• Exercise objective
Copy out the passage below about the men's retreat word for word, in full.
---------- Selected extract
I did not like feeling this way at the workshop. I wanted to present myself before Jeffrey as the sort of vibrant, powerful, and sensitive man that the Men's Center attempts to nurture. I was also supposed to provide kitchen help before and after meals. I knew that the spirit with which food is prepared is as important to its taste and nutrition as the freshness of ingredients and the skill of the cook. As depressed, jangled, and needy as I felt, I was not up to fulfilling these unrealistic expectations that I had for myself.

The weekend unfolded in a gray fog of meal prep and occasional moments when I would let the compelling stories of the other men break through this envelope of hopelessness. I was wrapped in my shame at being depressed. I was terrified by the aspect of the next thirty years of my life, should I be cursed to live that long, being like the first 40-odd years. I did not know how I could work on this here at the retreat, but I seized upon the notion of some kind of blessing: what exactly I did not know, but I needed something more than I could do for myself. At Jeffrey's suggestion, I brought this intention into the lodge to see what the sweat would bring to me.
--------------------
---------- Information given
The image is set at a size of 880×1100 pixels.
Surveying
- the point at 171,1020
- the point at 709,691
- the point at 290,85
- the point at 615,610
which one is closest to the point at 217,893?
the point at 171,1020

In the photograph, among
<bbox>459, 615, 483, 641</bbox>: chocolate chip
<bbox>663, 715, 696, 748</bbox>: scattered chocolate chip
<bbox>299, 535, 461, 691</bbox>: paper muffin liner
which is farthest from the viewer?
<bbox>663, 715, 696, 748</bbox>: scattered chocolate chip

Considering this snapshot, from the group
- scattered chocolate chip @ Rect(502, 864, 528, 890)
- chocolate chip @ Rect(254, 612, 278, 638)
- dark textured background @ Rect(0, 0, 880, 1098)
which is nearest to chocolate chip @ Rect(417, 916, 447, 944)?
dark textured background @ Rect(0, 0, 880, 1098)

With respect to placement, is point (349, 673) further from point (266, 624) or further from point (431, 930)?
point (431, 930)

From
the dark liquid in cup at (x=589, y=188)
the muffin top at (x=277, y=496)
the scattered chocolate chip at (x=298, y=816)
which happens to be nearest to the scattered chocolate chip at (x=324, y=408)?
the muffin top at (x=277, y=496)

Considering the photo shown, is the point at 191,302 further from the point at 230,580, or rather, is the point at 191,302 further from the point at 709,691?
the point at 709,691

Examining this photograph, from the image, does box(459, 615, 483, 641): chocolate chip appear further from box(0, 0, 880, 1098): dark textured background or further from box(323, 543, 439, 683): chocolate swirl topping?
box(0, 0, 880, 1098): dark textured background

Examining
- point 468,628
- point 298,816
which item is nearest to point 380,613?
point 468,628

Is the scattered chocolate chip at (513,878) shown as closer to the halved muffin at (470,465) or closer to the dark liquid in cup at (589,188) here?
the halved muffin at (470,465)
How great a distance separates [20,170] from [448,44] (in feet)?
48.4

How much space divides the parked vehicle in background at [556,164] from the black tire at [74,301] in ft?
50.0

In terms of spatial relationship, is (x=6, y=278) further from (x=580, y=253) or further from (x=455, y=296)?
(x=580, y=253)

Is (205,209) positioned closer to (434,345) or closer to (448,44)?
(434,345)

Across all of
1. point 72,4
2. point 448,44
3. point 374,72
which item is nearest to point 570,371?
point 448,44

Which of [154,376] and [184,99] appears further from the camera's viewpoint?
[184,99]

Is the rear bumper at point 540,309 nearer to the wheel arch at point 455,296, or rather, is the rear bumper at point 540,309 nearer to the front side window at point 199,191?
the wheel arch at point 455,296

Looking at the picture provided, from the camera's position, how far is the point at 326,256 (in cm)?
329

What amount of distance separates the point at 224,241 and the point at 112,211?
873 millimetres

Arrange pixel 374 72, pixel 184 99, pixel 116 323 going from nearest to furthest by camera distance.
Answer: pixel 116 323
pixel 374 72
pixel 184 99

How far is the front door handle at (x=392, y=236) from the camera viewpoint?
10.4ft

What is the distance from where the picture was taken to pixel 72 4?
--------------------
• Task result
I did not like feeling this way at the workshop. I wanted to present myself before Jeffrey as the sort of vibrant, powerful, and sensitive man that the Men's Center attempts to nurture. I was also supposed to provide kitchen help before and after meals. I knew that the spirit with which food is prepared is as important to its taste and nutrition as the freshness of ingredients and the skill of the cook. As depressed, jangled, and needy as I felt, I was not up to fulfilling these unrealistic expectations that I had for myself.

The weekend unfolded in a gray fog of meal prep and occasional moments when I would let the compelling stories of the other men break through this envelope of hopelessness. I was wrapped in my shame at being depressed. I was terrified by the aspect of the next thirty years of my life, should I be cursed to live that long, being like the first 40-odd years. I did not know how I could work on this here at the retreat, but I seized upon the notion of some kind of blessing: what exactly I did not know, but I needed something more than I could do for myself. At Jeffrey's suggestion, I brought this intention into the lodge to see what the sweat would bring to me.